Dominique Talon Les distances sont perçues comme une pression au niveau du cou par le Sujet11. Plus l'objet fixé est loin, plus celui-ci a l'impression d'être étranglé. Une limite se dessine aux alentours de 100 m, où le Sujet n'est plus capable de respirer. Un examen médical a permis de mettre en lumière une particularité des aires somesthésiques du cerveau de celui-ci, ces zones recevant des signaux sans que les récepteurs associés soient excités. Je suis condamnée à vivre dans un 16 m2. Rien que le couloir pour y accéder m'est difficile à parcourir, à moins que je ne fixe mes pieds ou le plafond. Enfin, où j'imagine où ils sont : il suffit d'un puits de lumière pour qu'immédiatement j'ai du mal à respirer. Ah ça non, ce n'est pas facile à vivre. Je parviens vaguement à me repérer : lorsque j'ai l'impression de porter une écharpe, je sais que je fixe quelque chose à portée de main. Pour le reste, je me comporte presque comme n'importe quel aveugle, à l'exception que je suis capable de situer des obstacles de temps à autre. Ce, ce n'est pas au niveau du cou que j'étouffe, mais plus haut, comme si c'étaient mes yeux qui suffoquaient. Par là, j'entends que ma "vue" se brouille et s’assombrit, comme si les distances ne cessaient de se modifier. L'objet est immobile pourtant, non ? Le Sujet est restreint à ses quartiers résidentiels, l'extérieur lui étant insupportable.
Arlette Paveau À la différence de Roland Derussaux, c'est un goût unique que ressent le Sujet face aux couleurs. Chaque longueur d'onde du visible fixée donne ainsi accès à une saveur particulière, résultant du mélange des 5 goûts. Aucun schéma précis n'a été déterminé, les couleurs semblant être associées à une saveur en se basant sur des souvenirs propres au Sujet. Par exemple, le blanc crème est assorti à la vanille, tandis que bleu ciel est associé à de la lessive12. Je, c'est très confus. Il m'a fallu du temps afin de déterminer quel goût correspondait à quoi, c'est vrai. Mais le plus difficile, c'est non seulement le, le chaos que subissent mes papilles lorsque je me nourris, ce que je, disons vois, n'ayant pas du tout la même saveur que ce que je mange ; mais aussi une grande confusion face à ce qu'évoquent ces saveurs et ce que j'ai en réalité en face de moi. Les goûts inspirent très facilement le plaisir ou le, le dégoût justement. Quand je savoure une poignée de cerises, et qu'en réalité je fixe ma main saigner… C'est difficile. Un goût de terre. Une terre dans laquelle on aurait versé de la peinture à l'huile, chaque pigment apportant une nouvelle saveur. Dès que je regarde un autre élément de l'objet, je découvre quelque chose de nouveau. Il est recommandé de ne pas porter de vêtements jaune poussin en sa présence13.

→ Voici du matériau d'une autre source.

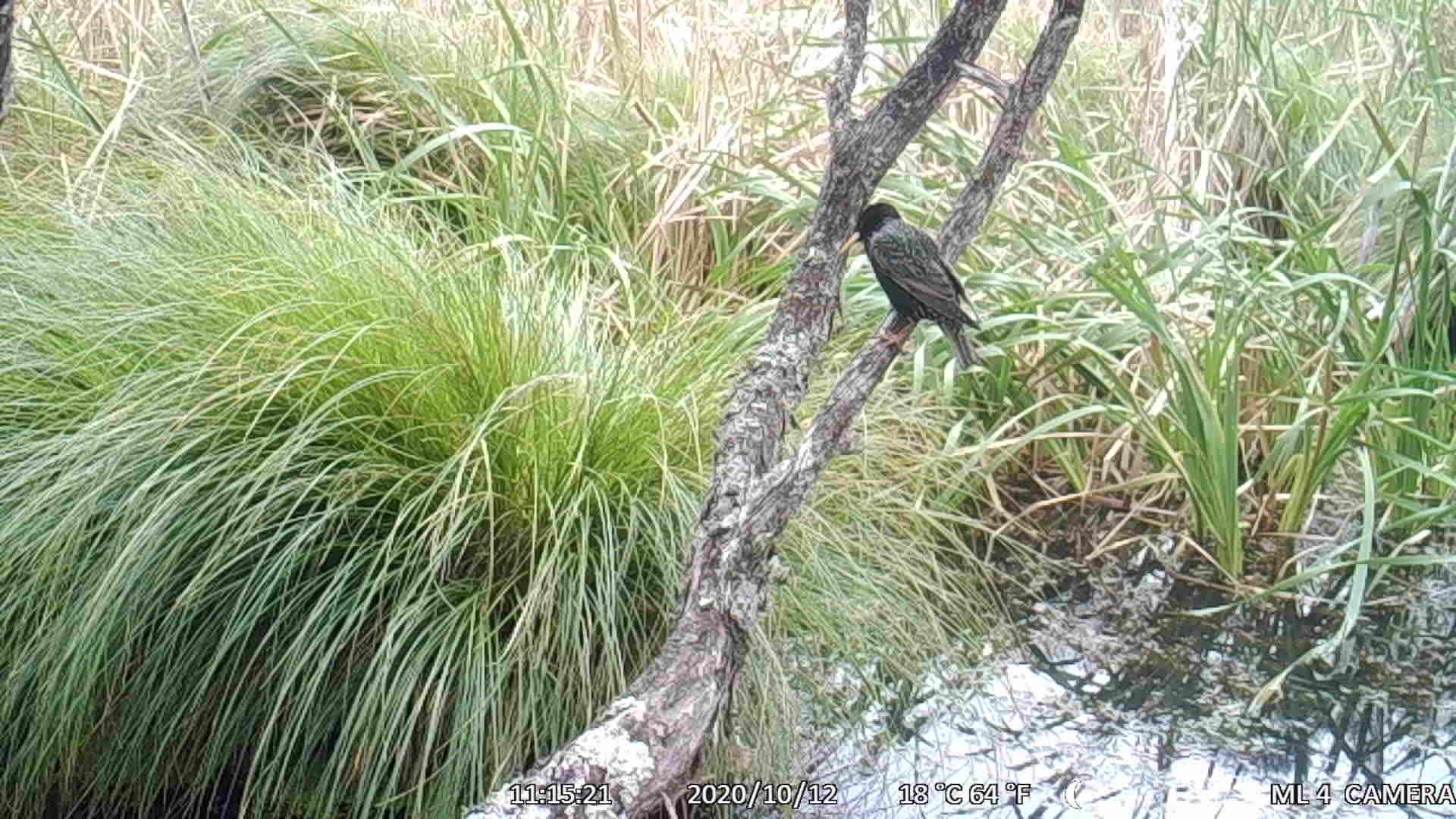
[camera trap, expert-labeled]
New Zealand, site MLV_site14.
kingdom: Animalia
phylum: Chordata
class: Aves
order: Passeriformes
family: Sturnidae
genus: Sturnus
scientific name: Sturnus vulgaris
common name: european starling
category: starling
Starling (european starling) (Sturnus vulgaris).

Liane Blondin Chaque mouvement possède sa propre odeur pour le Sujet. En fonction de la trajectoire et de la vitesse notamment, il lui est possible de sentir une fragrance particulière, à condition qu'il y ait respiration pendant toute la durée de l'action. Les gestes considérés comme rapides sentent pour la plupart mauvais, tandis que ceux lents possèdent une odeur plutôt neutre. On dit souvent que l'on peut sentir la peur, dans les gestes précipités d'une personne par exemple. Et bien moi, c'est au sens propre : je flaire ce côté empressé, sec et peu assuré. Ça a comme une odeur de sueur froide, donc pas très agréable. En plus, je suis obligée de respirer profondément en permanence afin de suivre quelqu'un, ce qui donne des scènes… vraiment dérangeantes. Et ne me parlez pas d'assister à la vie grouillante des sites ou d'observer une rue dynamique : autant me laisser devant une décharge. Avec toutes ces odeurs pestilentielles qui se superposent, je suis limitée aux huis clos et aux interlocuteurs patients si je ne veux pas vomir ou m'étouffer. Ça sent le froid, celui que l'on respire quand on rentre chez soi par une nuit glacée, ou lorsque l'on tombe le nez dans la neige. De là je pourrais dire que l'objet est quasiment immobile, mais c'est ce "quasiment" qui m'intrigue. Ça ne sent pas rien, donc ça doit bouger. Mais pour l'avoir touché, justement non. Donc… je ne comprends pas trop. Le Sujet a demandé à ce que personne ne courre en sa présence.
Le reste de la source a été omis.